I have two questions: 1、Did you use gaussian function in gt["vertexes_offset"] ? 2、How did you extract the tensor of shape [Batch, num_objs , 18] from output["vertexes_coordinates"]

Banconxuan commented 4 years ago

1:No 2: Refer to multi_pose_decode hm_score, hm_inds, hm_ys, hm_xs = _topk_channel(hm_hp, K=K) # b x J x K hp_offset = _transpose_and_gather_feat(hp_offset, hm_inds.view(batch, -1))

kaixinbear commented 4 years ago

I am afraid that you mistook my question2.

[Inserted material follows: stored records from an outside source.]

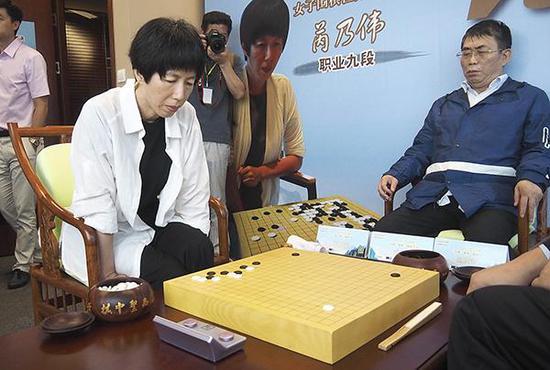 芮乃伟对阵聂卫平。视觉中国 资料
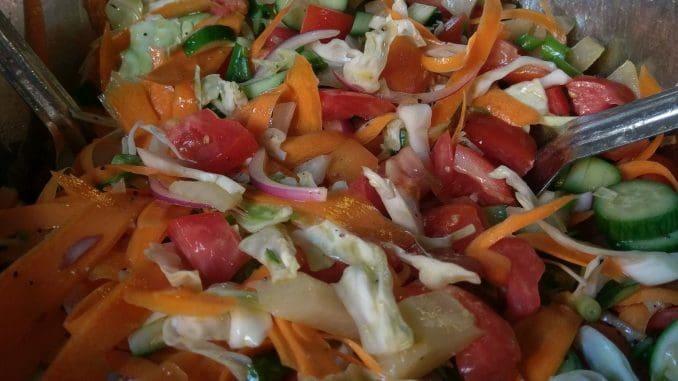 הסלט היה רענן וצבעוני, והכיל גם קולרבי אפוי שמכינים כחלק מתפריט המסעדה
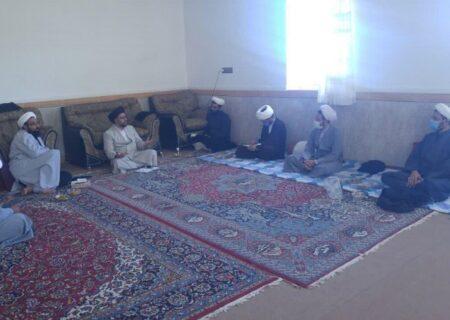 معاون تبلیغ و امور فرهنگی حوزه علمیه استان یزد با حضور در شهرستان بهاباد، فعالیت های مبلغان این شهرستان را مورد بررسی قرار داد.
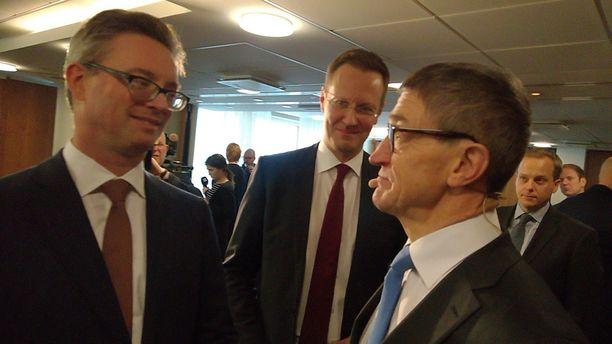 Kuvassa edessä vasemmalla Trafiguran johtaja Jeremy Weir ja edessä oikealla Terrafamen hallituksen johtaja Lauri Ratia.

为了表达清楚,我用中文吧;在计算dim_loss的时候, dim_loss += self.crit_reg(output['dim'], batch['reg_mask'], batch['ind'], batch['dim']) / opt.num_stacks 这里的batch['ind']就可以把output对应的中心点信息提取出来; 我现在是要把output vertexes_coordinates heatmap(共18个通道)中的9个vertex的横纵坐标提取出来,应该是要每2个通道有一个ind, 但如果按照上面的代码的话, vertex_coordinate_loss += self.crit_reg(output['vertex_coordinate_loss'],batch['reg_mask'], batch['vertex_ind'], batch['vertex_coordinate_loss']) / opt.num_stacks 就不是按序提取的vertex的了;这里您是怎么实现的呢?

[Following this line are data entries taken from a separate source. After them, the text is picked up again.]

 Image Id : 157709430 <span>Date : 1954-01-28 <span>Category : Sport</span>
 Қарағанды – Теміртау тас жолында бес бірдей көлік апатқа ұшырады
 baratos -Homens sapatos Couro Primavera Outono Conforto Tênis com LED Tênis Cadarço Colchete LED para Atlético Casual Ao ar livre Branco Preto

Banconxuan commented 4 years ago

原来是老哥呀,18个通道可以提前规定好顺序,比方说3D BBox的右下角对应前两个通道。再sample GT的时候参考multi_pose的hp_ind[k num_joints + j] = pt_int[1] output_res + pt_int[0] 制作index. 取到的vertex按通道顺序就是提前规定好的顺序。

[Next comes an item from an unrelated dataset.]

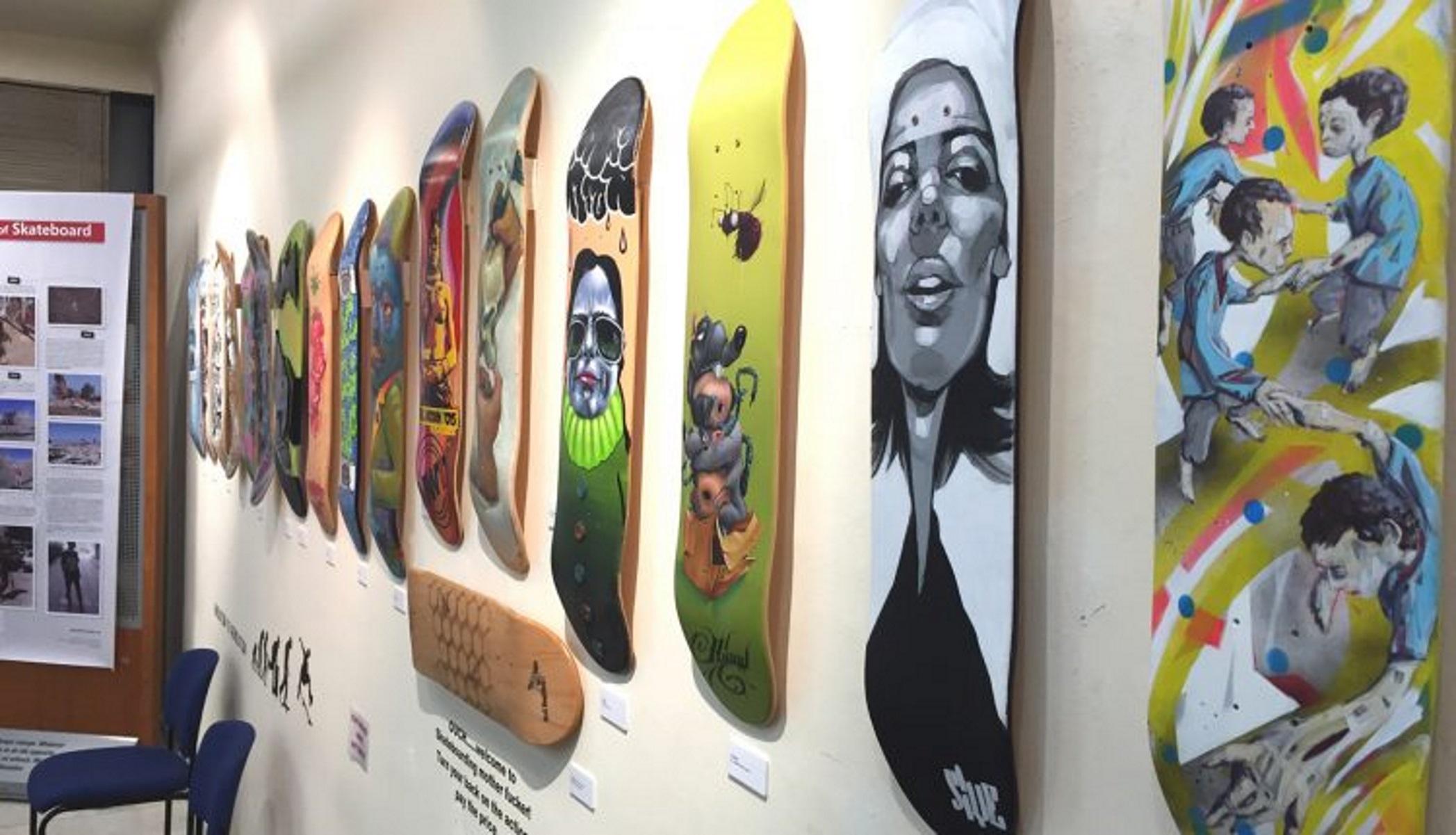 «Skateboard Art Crimes»: Ο Έλληνας που έκανε τα skateboards μοναδικά έργα τέχνης (pics, vid)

kaixinbear commented 4 years ago

for i in range(0,18,2): vertex_coordinate_loss += self.crit_reg(output['vertex_coordinate_loss'[:,i:i+2], batch['reg_mask'],batch['vertex_ind'][int(i/2)], batch['vertex_coordinate_loss']) / opt.num_stacks 这样勉强算是解决了,多谢老哥

kaixinbear commented 4 years ago

老哥,我想问下公式7的最小重投影误差ecp下面的协方差矩阵代表什么啊?并且算角度优化的时候为啥要对向量用log呢

Banconxuan commented 4 years ago

协方差矩阵代表各个点的置信度,可以从特征点的heatmap中提取。因为是用李代数求的和李群之间有个log转换。

kaixinbear commented 4 years ago

协方差矩阵的含义我明白了,但是范数的下标写成协方差矩阵代表什么呢?

kaixinbear commented 4 years ago

~6C4W02{A1_JM7LGARS}S8W 并且这个参数是多少呢?

Banconxuan commented 4 years ago

在李代数中求重投影误差是一个非线性最小二乘问题一般都需提供一个协方差,形式就如论文所示。可以参考一些slam有关的资料。这个参数遗漏了系数为1,谢谢提醒。

kaixinbear commented 4 years ago

好的,了解了!谢谢你耐心的解答。pass by,公式7是不是打错了,是argmin而不是argmax

kaixinbear commented 4 years ago

One last question, the softmax fuction in KFPN adapted on the three feature maps' dimention of channel or dimention of last two channels(W and H)? From the formulation of (1), it seems softmax applied on the (W,H),however,wouldn't it be more intuitive to apply it on the dim of channels,which could add info flow between channels? Thanks,sincerely.

ZhxJia commented 4 years ago

In the formula(8), why the covariance matrix use the 2d bbox center points instead of the projected center point?